MapServer, PostGIS, Subquery with JOIN, WMS GetFeatureInfo / Followup Question

Nick Floersch Nick at STONE-ENV.COM
Fri Feb 24 15:59:25 EST 2006


I thought of a way to rephrase/reask the question I am now stuck with.
 
I was reading through my MapServer book ('Beginning MapServer') on
Queries and Joins, to see if mr. Kropla had any suggestions.

He wrote that, in doing regular MapServer JOINs, if you want to have a
JOIN produce one-to-many results, you need to specify a template for the
JOIN to format each record beyond the first one that is returned into
the final HTML result. Otherwise, only the first record will be
returned.
 
How does this principal apply to the GML generated by GetFeatureInfo
requests? Obviously we don't need to define a valid HTML template to
output the data... but how do GetFeatureInfo requests deal with
one-to-many situations, and does the output format make any difference
on how it is handled? If I have my GetFeatureInfo request return HTML
rather than GML, can I use templates and have it handle a one-to-many
arrangement succesfully?
 
Thoughts, ideas?
 
Thanks!
Nick Floersch

________________________________

From: Nick Floersch 



Hello Paul, Steve, Jeff, and other MapServer users,

Thanks for the replies. 

By adding an appropriate 'using unique' clause to my DATA entry in the
mapfile, I got my layer based on a view to draw. I am glad that views
can be used.

There is a trick that had to be realized. At first, I put in a 'using
unique the_geom' clause which of course assumed that my geometry field
was unique. But, because the source of my layer is a view (or a subquery
in its previous life) which has a left outer join in it, the geometry
column is far from unique. This is what I thought I wanted - to generate
a layer which had multiple points at the same locations with different
attributes... a series of attributes for a given point location. In my
case, the idea is that the feature point can have images associated with
it from a table of images. So, a left outer join on that table gives me
a layer with duplicate points that have different values for the image
name attribute.

Anyway, initially, after I realized that 'the_geom' is not a unique
field for me, I switched to using a field that is unique in my view, and
things came to life. My GetFeatureInfo requests suddenly started
returning attributes, and life looked good.

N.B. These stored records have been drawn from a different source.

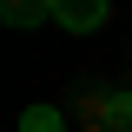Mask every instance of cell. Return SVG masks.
<instances>
[{
    "instance_id": "1",
    "label": "cell",
    "mask_w": 132,
    "mask_h": 132,
    "mask_svg": "<svg viewBox=\"0 0 132 132\" xmlns=\"http://www.w3.org/2000/svg\"><path fill=\"white\" fill-rule=\"evenodd\" d=\"M106 99H112V86H99V79H79V86H73V99H66V119H73V132L106 126Z\"/></svg>"
},
{
    "instance_id": "2",
    "label": "cell",
    "mask_w": 132,
    "mask_h": 132,
    "mask_svg": "<svg viewBox=\"0 0 132 132\" xmlns=\"http://www.w3.org/2000/svg\"><path fill=\"white\" fill-rule=\"evenodd\" d=\"M53 20L73 33H93L99 20H106V0H53Z\"/></svg>"
},
{
    "instance_id": "3",
    "label": "cell",
    "mask_w": 132,
    "mask_h": 132,
    "mask_svg": "<svg viewBox=\"0 0 132 132\" xmlns=\"http://www.w3.org/2000/svg\"><path fill=\"white\" fill-rule=\"evenodd\" d=\"M0 20L7 27H40V20H53V0H7Z\"/></svg>"
},
{
    "instance_id": "4",
    "label": "cell",
    "mask_w": 132,
    "mask_h": 132,
    "mask_svg": "<svg viewBox=\"0 0 132 132\" xmlns=\"http://www.w3.org/2000/svg\"><path fill=\"white\" fill-rule=\"evenodd\" d=\"M20 132H66V112L60 106H27L20 112Z\"/></svg>"
},
{
    "instance_id": "5",
    "label": "cell",
    "mask_w": 132,
    "mask_h": 132,
    "mask_svg": "<svg viewBox=\"0 0 132 132\" xmlns=\"http://www.w3.org/2000/svg\"><path fill=\"white\" fill-rule=\"evenodd\" d=\"M106 132H132V86L106 99Z\"/></svg>"
},
{
    "instance_id": "6",
    "label": "cell",
    "mask_w": 132,
    "mask_h": 132,
    "mask_svg": "<svg viewBox=\"0 0 132 132\" xmlns=\"http://www.w3.org/2000/svg\"><path fill=\"white\" fill-rule=\"evenodd\" d=\"M86 132H106V126H86Z\"/></svg>"
}]
</instances>
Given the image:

But no. Not perfect. What I had in mind has not worked quite right - my
GetFeatureInfo tool clicks on a point feature, and I get a list of
attributes, by layer, for each feature under the pointer. Except, not
all the duplicate point features are returned. The best I can think to
describe it is this: I have a stack of points all defined in the same
layer, and I click on the stack, and only the top point in that stack is
returned. I was hoping it would return data for each of those points in
the stack.

So, is there some way I can make this work better? Am I totally barking
up the wrong tree? I have one GetFeatureInfo request that needs to
return multiple values for the same field of a given feature, based on a
join...

 

Thanks for any thoughts and help!

Nick Floersch

-------

If you have the option, please don't use oid, use a primary key (like
the 'gid' created by shp2pgsql) as your unique key. Primary keys already
have indexes, oids do not. Primary keys show up automatically in a
"select *" query, oids do not. oids are 

deprecated in pgsql and not available by default in pgsql 8.1. 

Basically oid is now a deadend, and we need to start erasing all uses of
them.

P

-------

Nick,

I seem to remember a post from one of the postGIS guys awile back the
you needed to add an entry in the geometry_columns table for the view.

-Steve W.

--------

This is on my "figure out some day myself" list, too. I'm doing the view
thing right now, but I'd like to not have to create views for
everything.

> The only thing I can think of is... does the PostGIS connector require


> the table to have OIDs? It looks that way.

Yes. It needs some unique field in order to randomly access an
individual rows, it just so happens that OID is a convenient way to get
that in most cases. You can also specify your own unique column name
with "using unique <column name>" if your view doesn't have an OID
column but you have some other key you can use. I just pull in the OID
from the main geometry-containing table when I define the view.